### Document section:
_ _ _ _ _ _ _

Two people were killed and 10 wounded Monday in a mortar attack by Syrian Kurdish militants in Gaziantep province in southern Turkey, officials said.

According to Interior Minister Suleyman Soylu, one of the projectiles hit a schoolyard in Gaziantep’s Karkamis town, killing a teacher and a child, and wounding 10 people, including a pregnant woman.

Officials said schools in the area will be closed for the remainder of the week.

The attack, which officials blame on the Syrian Kurdish militants, came after a series of airstrikes by the Turkish military in neighboring Iraq and Syria over the weekend.

Ankara says the airstrikes were in retaliation for last week’s deadly bombing in a busy area in Turkey’s biggest city, Istanbul.

Turkish authorities said Kurdish militants were behind the bombing, which killed six people and wounded dozens. The Kurdish Workers’ Party (PKK) and its Syrian branch, People’s Defense Units (YPG) denied involvement.

But Erdogan indicated that another ground operation in Syria is possible, saying Turkey’s military actions would not be limited to airstrikes.

The Turkish military have launched three ground incursions in the past in northern Syria, where it says Kurdish militants backed by the United States want to establish an independent Kurdish state.

Speaking to journalists during his return flight from Qatar, where he attended the opening ceremony of FIFA World Cup 2022, Erdogan said, “I always said we might come suddenly one night. We were not saying this in vain.”

“It is out of the question that this would be limited to air operations. Our Ministry of Defense and chief of staff will make a decision on how big a unit from our ground forces would be needed. We will engage in consultations and then will take our steps accordingly,“ he added.

US condemnation

The United States considers the PKK a terrorist organization while it backs its Syrian affiliate, Syrian Democratic Forces, led by YPG, in the fight against ISIS in Syria. U.S. support for the YPG has caused tension between the two allies.

"The United States expresses its sincere condolences for the loss of civilian life in Syria and Turkey. We urge de-escalation in Syria to protect civilian life and support the common goal of defeating ISIS. We continue to oppose any uncoordinated military action in Iraq that violates Iraq’s sovereignty," State Department spokesman Ned Price said in a statement.

_ _ _ _ _ _ _

(Data records)

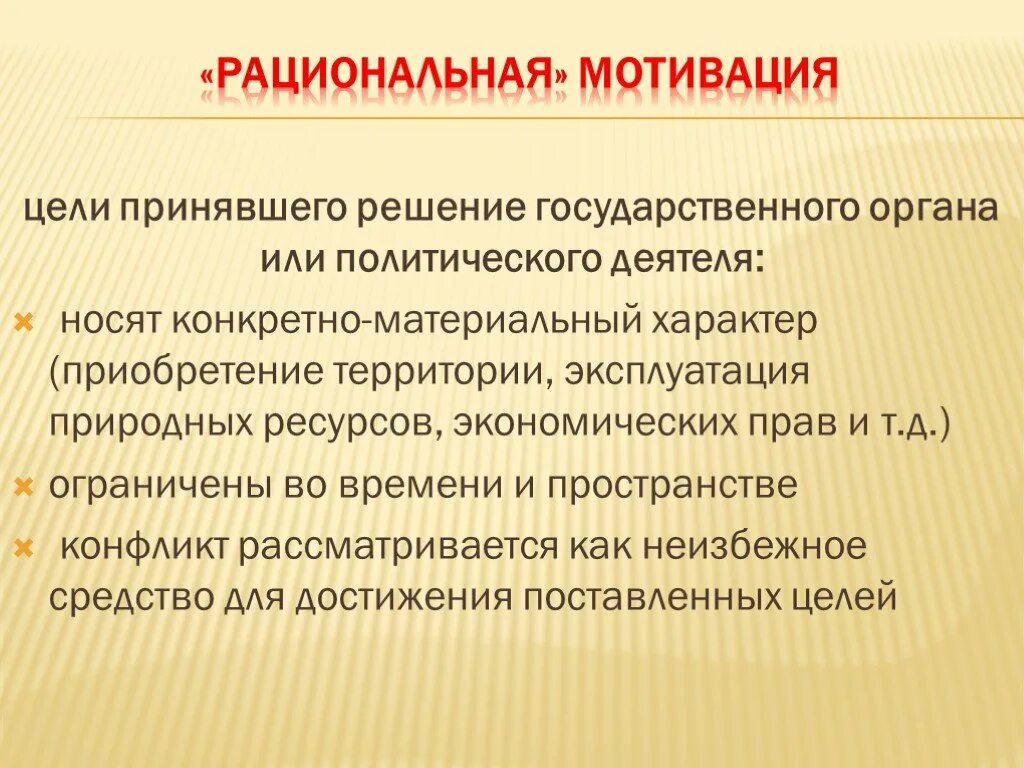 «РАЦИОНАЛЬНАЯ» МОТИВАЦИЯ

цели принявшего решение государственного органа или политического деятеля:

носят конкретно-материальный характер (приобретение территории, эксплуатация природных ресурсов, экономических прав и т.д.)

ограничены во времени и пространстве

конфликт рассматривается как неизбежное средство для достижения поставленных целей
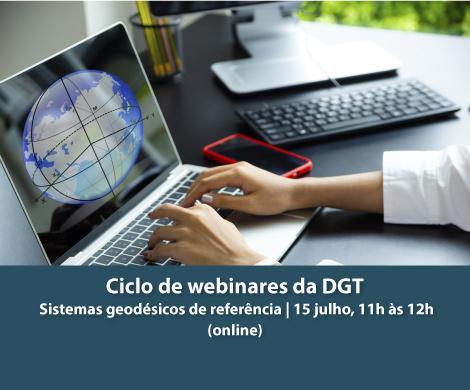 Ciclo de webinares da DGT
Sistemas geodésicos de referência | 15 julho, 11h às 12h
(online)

_ _ _ _ _ _ _

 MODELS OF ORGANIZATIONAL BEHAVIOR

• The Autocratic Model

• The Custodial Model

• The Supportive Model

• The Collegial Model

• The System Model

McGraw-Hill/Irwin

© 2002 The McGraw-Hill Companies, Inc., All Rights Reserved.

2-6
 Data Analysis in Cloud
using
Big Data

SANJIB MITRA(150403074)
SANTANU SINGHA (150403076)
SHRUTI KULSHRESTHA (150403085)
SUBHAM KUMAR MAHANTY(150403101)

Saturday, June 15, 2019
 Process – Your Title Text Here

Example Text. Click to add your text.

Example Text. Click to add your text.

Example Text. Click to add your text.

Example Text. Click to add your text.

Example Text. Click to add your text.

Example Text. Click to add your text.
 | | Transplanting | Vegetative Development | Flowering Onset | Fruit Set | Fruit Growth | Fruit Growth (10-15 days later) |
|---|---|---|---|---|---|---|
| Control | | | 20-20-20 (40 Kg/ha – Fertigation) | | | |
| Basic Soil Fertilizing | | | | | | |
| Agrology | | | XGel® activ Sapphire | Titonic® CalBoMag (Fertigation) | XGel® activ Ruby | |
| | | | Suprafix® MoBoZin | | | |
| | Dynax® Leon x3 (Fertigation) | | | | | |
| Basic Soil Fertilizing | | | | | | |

_ _ _ _ _ _ _

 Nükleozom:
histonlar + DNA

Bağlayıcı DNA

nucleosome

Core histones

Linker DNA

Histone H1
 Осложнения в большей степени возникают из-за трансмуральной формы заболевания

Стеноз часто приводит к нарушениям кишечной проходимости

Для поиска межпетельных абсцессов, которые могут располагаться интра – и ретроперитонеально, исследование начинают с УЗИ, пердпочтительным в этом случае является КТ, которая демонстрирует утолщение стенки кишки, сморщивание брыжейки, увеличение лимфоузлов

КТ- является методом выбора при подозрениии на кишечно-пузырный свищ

_ _ _ _ _ _ _

### What this exercise asks:
1) Answer these questions from the article on the Gaziantep mortar attack:
(a) In which town did a projectile hit a schoolyard?
(b) How many people did last week's Istanbul bombing kill?
(c) Who issued the statement from the United States?
2) List every country named in the article on the Gaziantep mortar attack.
The data records are separate material and are not part of the article.

### Answers by task:
1)
(a) Karkamis
(b) Six
(c) State Department spokesman Ned Price

2) Turkey, Iraq, Syria, Qatar, United States